Socketed gouges were found from the Wilburton metalwork phase, but were much more prevalent in the Ewart Park phase, prompting Brendan O'Connor to associate all stray finds from the continent with the latter phase (1980: 175). Earlier gouges in Britain had multiple mouth mouldings, whilst similarly dated ones from France had plain collars, with little typological change. Eogan (1966b) managed to place the origins of the socketed gouge in Transylvania, noted by two hoards (Augustin and later Uioara de Sus).
Example = CAM-A203C1, IOW-8BC6B6
Date = 1020-800 BC
Distribution = Britain but especially southern Britain
Comment = Gouges are socketed and usually have a flat top and circular mouths. They would have been used in woodworking. There is very little variation in typology meaning that they can be difficult to date accurately.

Tanged Gouge

Tanged gouges are much rarer than their socketed counterparts, with only a handful appearing in Europe. The notable finds came from Saint-Pierre-en-Chastre (France) and the Carleton Rode hoard, Norfolk (England).
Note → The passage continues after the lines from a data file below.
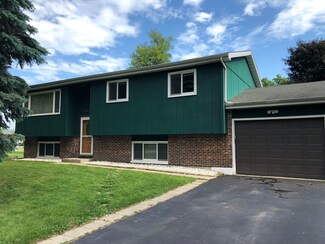 1509 Evergreen St, Holiday Hills, IL 60051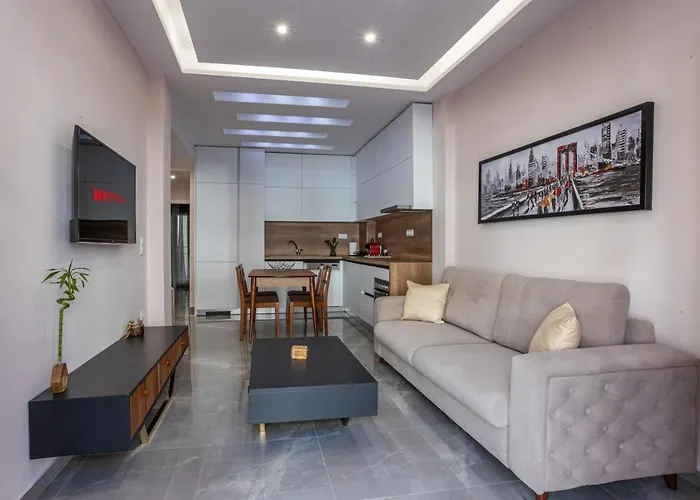 Luxury Downtown Apartment E1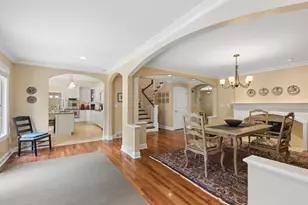 860 Kenton Rd, Deerfield, IL 60015 - Photo 8
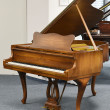 Steinway & Sons M-170 von 1962 in Noten mat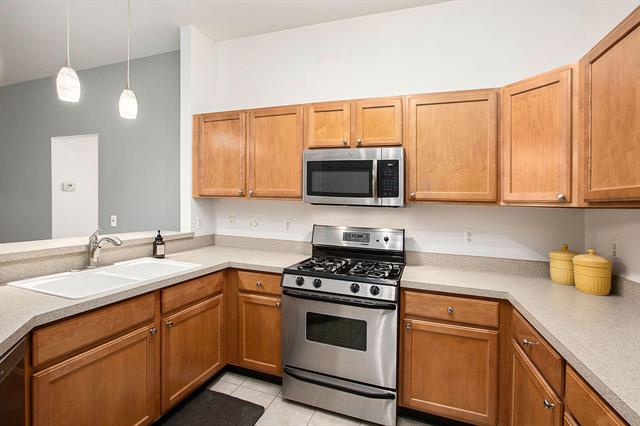 Builiding view five for 2768 Knightsbridge, Ann Arbor, MI. 48105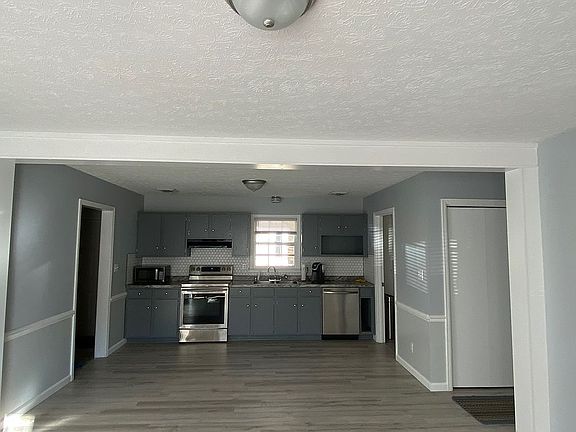 5th image of 239 Greenwood Dr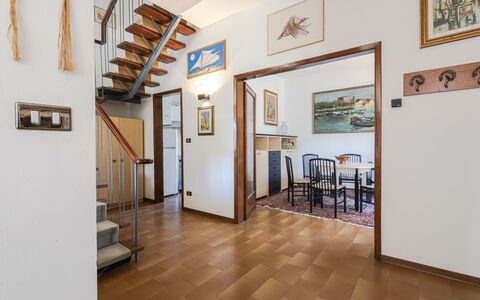 Casa Lelia: Bilderrahmen, Eigentum, Holz, Interior Design, Flooring, Fussboden, Wand, Halle, Tür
  • O'Connor, B. (1980) 'Cross-Channel relations in the later Bronze Age: relations between Britain, NE France and the Low Countries during the Later Bronze Age and the Early Iron Age, with particular reference to the metalwork' BAR International Series British Archaeological Reports Oxford S91(i-ii).
  • Rowlands, M.J. (1976) 'The Production and Distribution of Metalwork in the Middle Bronze Age in Southern Britain: Part ii'. Oxford: British Archaeological Reports.